╔══

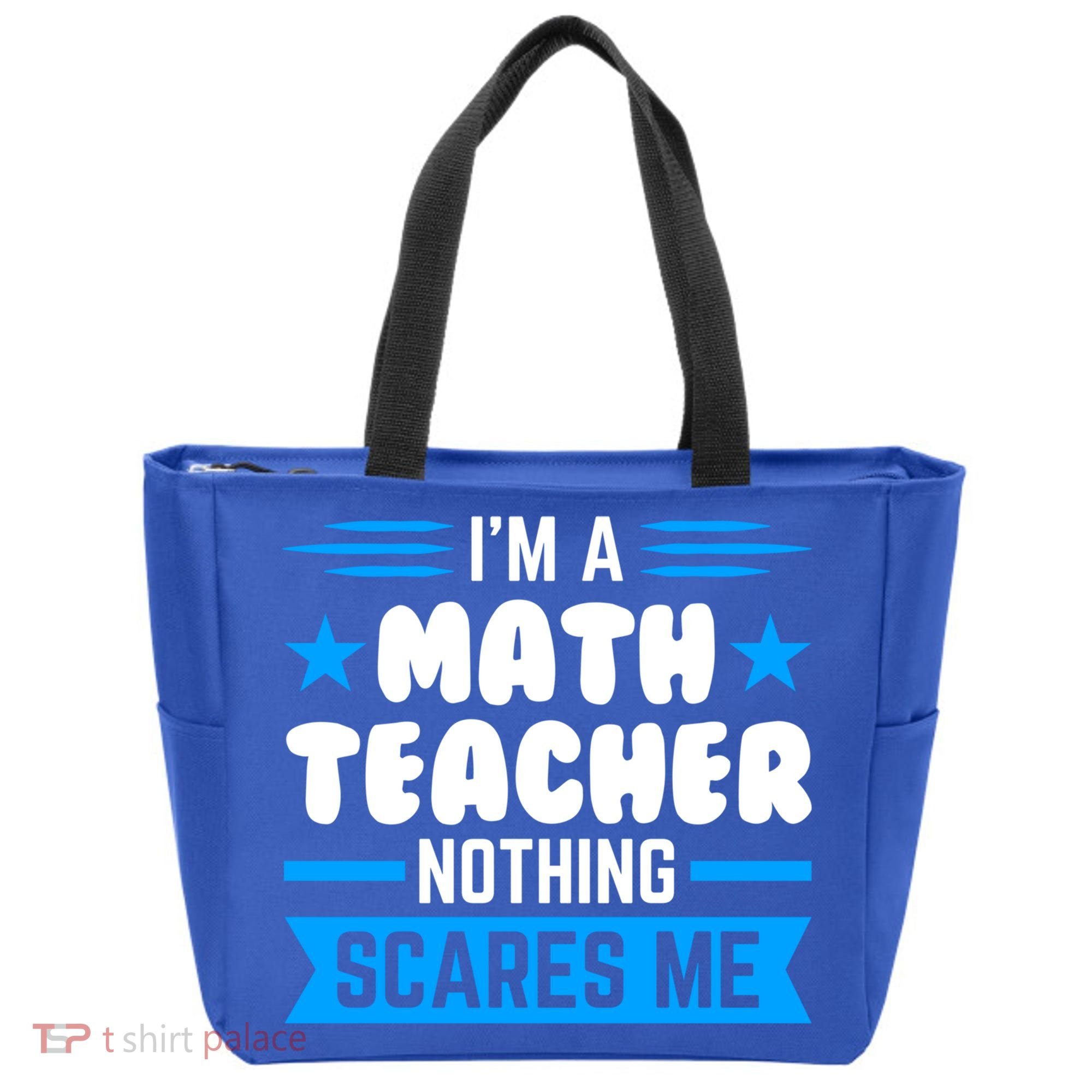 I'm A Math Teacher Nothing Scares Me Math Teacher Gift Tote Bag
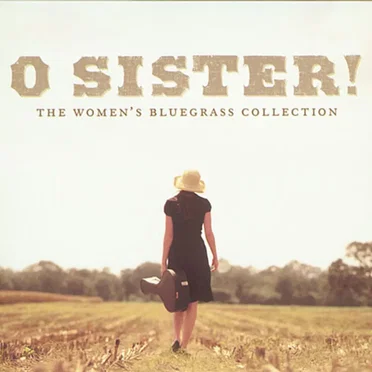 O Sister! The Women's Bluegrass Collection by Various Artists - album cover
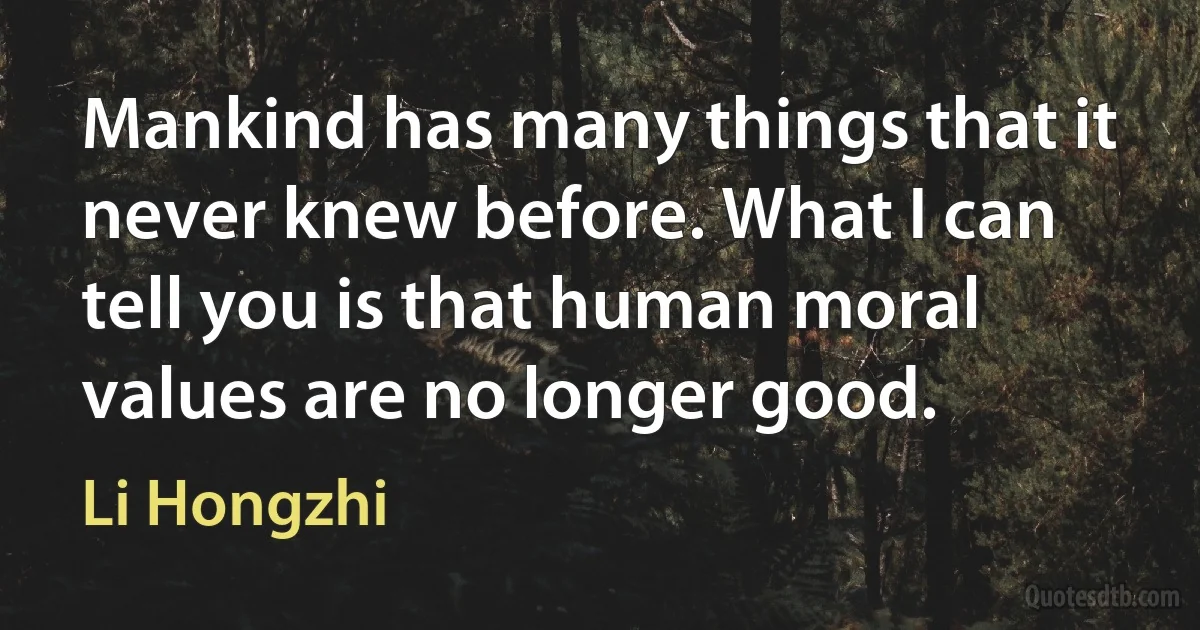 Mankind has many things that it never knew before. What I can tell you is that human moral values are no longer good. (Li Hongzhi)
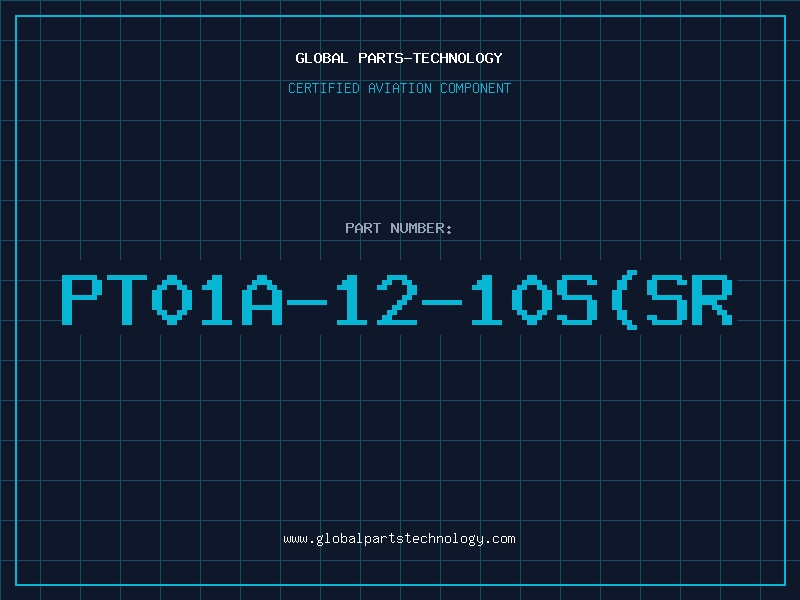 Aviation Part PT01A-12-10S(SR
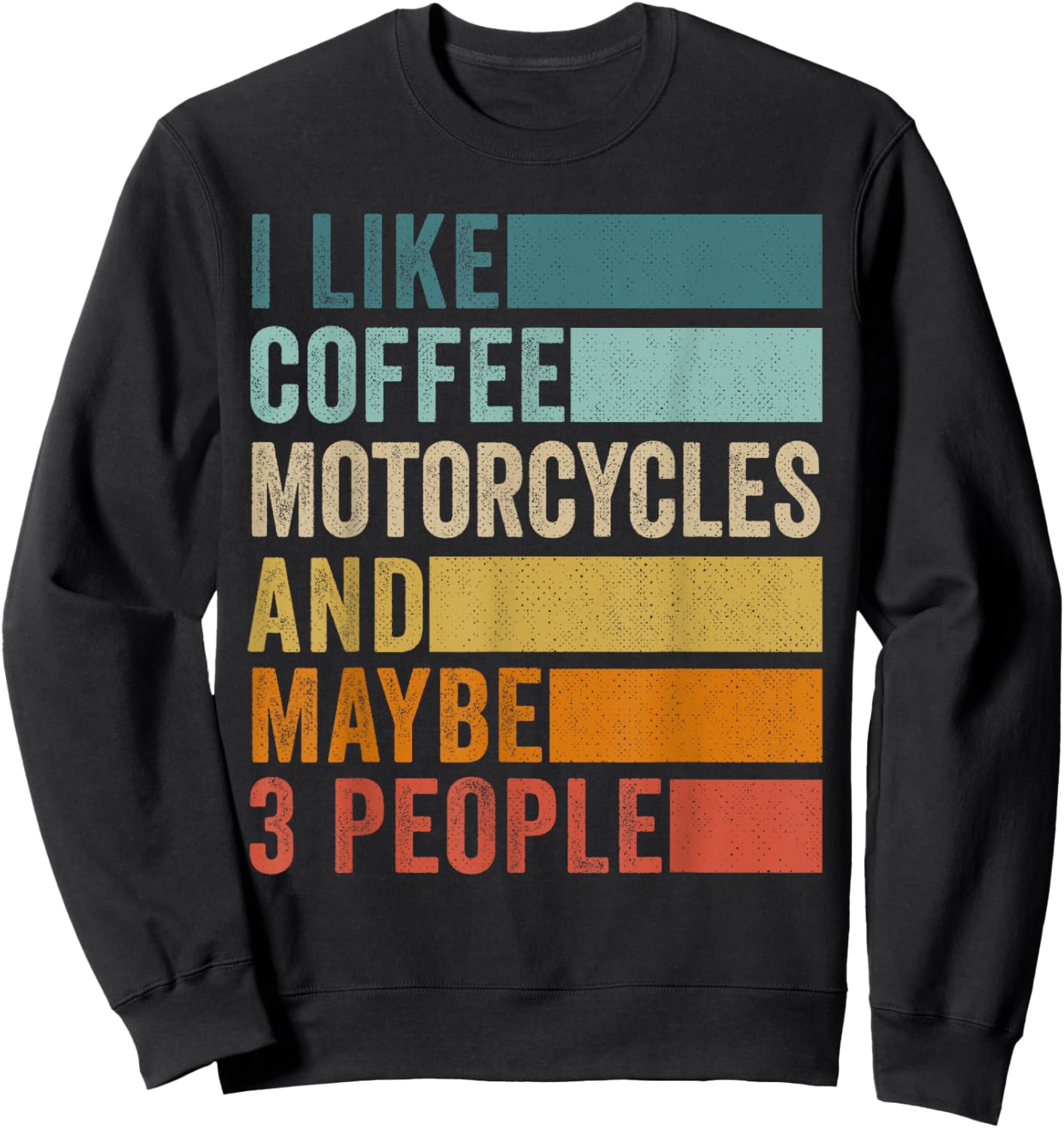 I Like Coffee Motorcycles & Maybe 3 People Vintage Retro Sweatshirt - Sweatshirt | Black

╚══
╔══

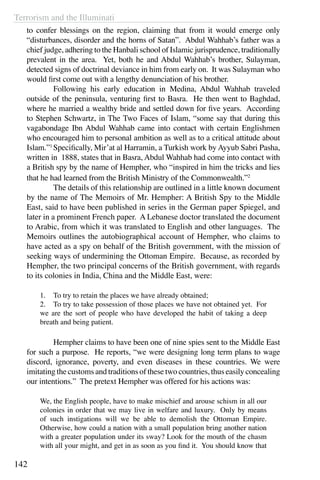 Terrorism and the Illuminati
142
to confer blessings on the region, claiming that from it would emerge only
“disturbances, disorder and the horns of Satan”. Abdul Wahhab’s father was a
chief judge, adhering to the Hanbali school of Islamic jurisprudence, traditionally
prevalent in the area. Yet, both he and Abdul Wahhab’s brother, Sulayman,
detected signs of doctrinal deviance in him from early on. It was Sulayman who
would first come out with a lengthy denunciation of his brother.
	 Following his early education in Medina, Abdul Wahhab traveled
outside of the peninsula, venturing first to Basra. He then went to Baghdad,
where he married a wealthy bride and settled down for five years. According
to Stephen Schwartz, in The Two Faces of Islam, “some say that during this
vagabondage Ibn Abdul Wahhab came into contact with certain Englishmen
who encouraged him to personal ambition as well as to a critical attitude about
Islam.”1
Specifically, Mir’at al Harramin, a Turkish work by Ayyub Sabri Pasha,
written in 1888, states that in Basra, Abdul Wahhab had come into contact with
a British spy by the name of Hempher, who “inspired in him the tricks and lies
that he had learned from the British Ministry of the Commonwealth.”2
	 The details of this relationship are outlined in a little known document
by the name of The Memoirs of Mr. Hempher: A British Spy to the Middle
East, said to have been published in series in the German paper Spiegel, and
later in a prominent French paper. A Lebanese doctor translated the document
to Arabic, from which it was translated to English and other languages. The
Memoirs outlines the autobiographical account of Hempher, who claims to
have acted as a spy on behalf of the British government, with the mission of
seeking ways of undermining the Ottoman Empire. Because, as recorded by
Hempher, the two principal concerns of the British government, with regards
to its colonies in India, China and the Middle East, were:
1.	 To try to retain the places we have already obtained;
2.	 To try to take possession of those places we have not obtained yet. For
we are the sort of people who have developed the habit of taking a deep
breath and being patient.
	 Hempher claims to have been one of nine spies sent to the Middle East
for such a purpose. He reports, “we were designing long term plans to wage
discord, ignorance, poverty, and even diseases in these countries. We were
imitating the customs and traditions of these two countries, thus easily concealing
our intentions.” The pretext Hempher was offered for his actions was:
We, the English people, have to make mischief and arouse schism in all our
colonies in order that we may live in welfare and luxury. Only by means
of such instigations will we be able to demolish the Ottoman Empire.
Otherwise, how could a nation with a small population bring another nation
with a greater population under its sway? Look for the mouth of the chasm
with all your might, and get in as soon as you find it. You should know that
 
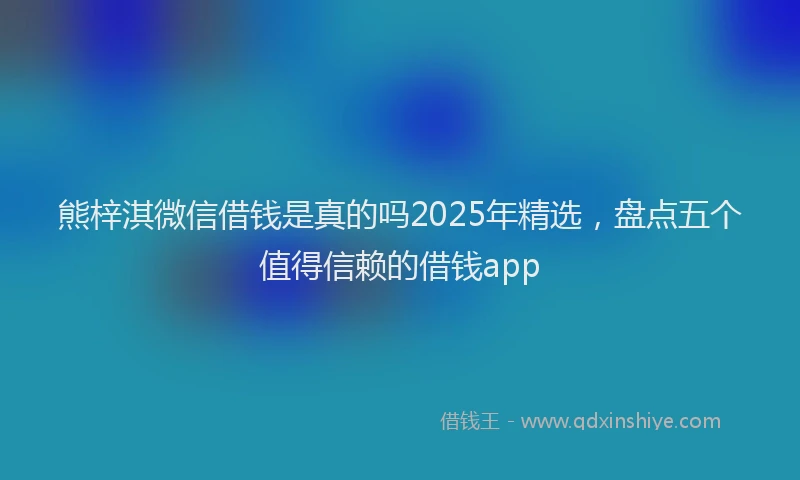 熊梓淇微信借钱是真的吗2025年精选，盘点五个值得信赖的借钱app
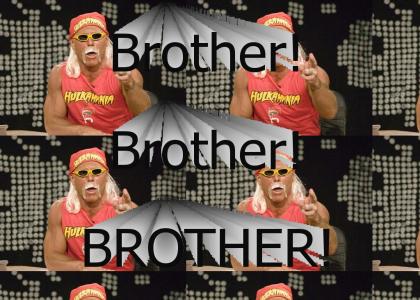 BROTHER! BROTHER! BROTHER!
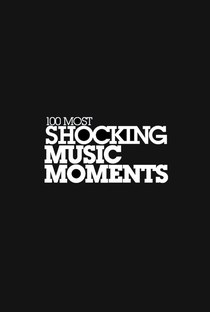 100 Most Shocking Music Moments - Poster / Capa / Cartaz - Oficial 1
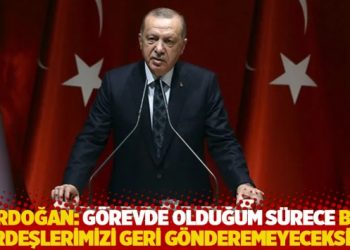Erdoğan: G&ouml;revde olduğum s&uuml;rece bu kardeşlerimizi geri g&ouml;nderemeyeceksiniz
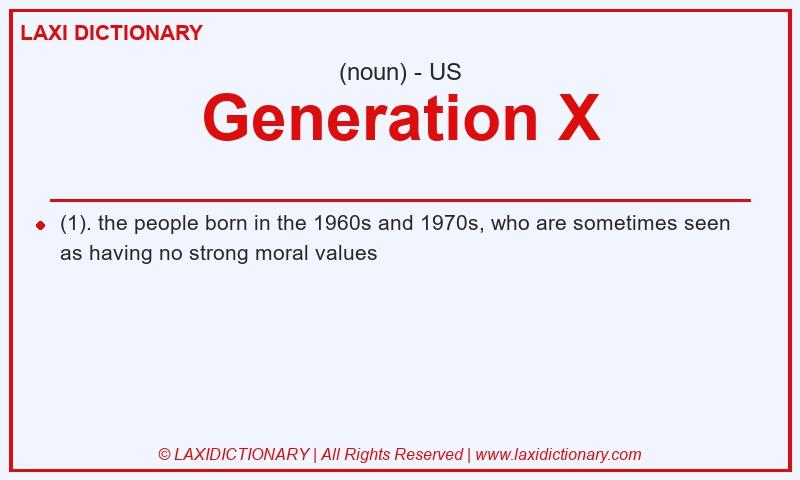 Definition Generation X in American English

╚══

▸ What is required: Convert the records from the line containing "I'm A Math Teacher" through the line containing "I Like Coffee" into a JSON list of strings, one string per line. Skip blank lines and leave the pictures out.

▸ Response to the exercise:
[
  " I'm A Math Teacher Nothing Scares Me Math Teacher Gift Tote Bag",
  " O Sister! The Women's Bluegrass Collection by Various Artists - album cover",
  " Mankind has many things that it never knew before. What I can tell you is that human moral values are no longer good. (Li Hongzhi)",
  " Aviation Part PT01A-12-10S(SR",
  " I Like Coffee Motorcycles & Maybe 3 People Vintage Retro Sweatshirt - Sweatshirt | Black"
]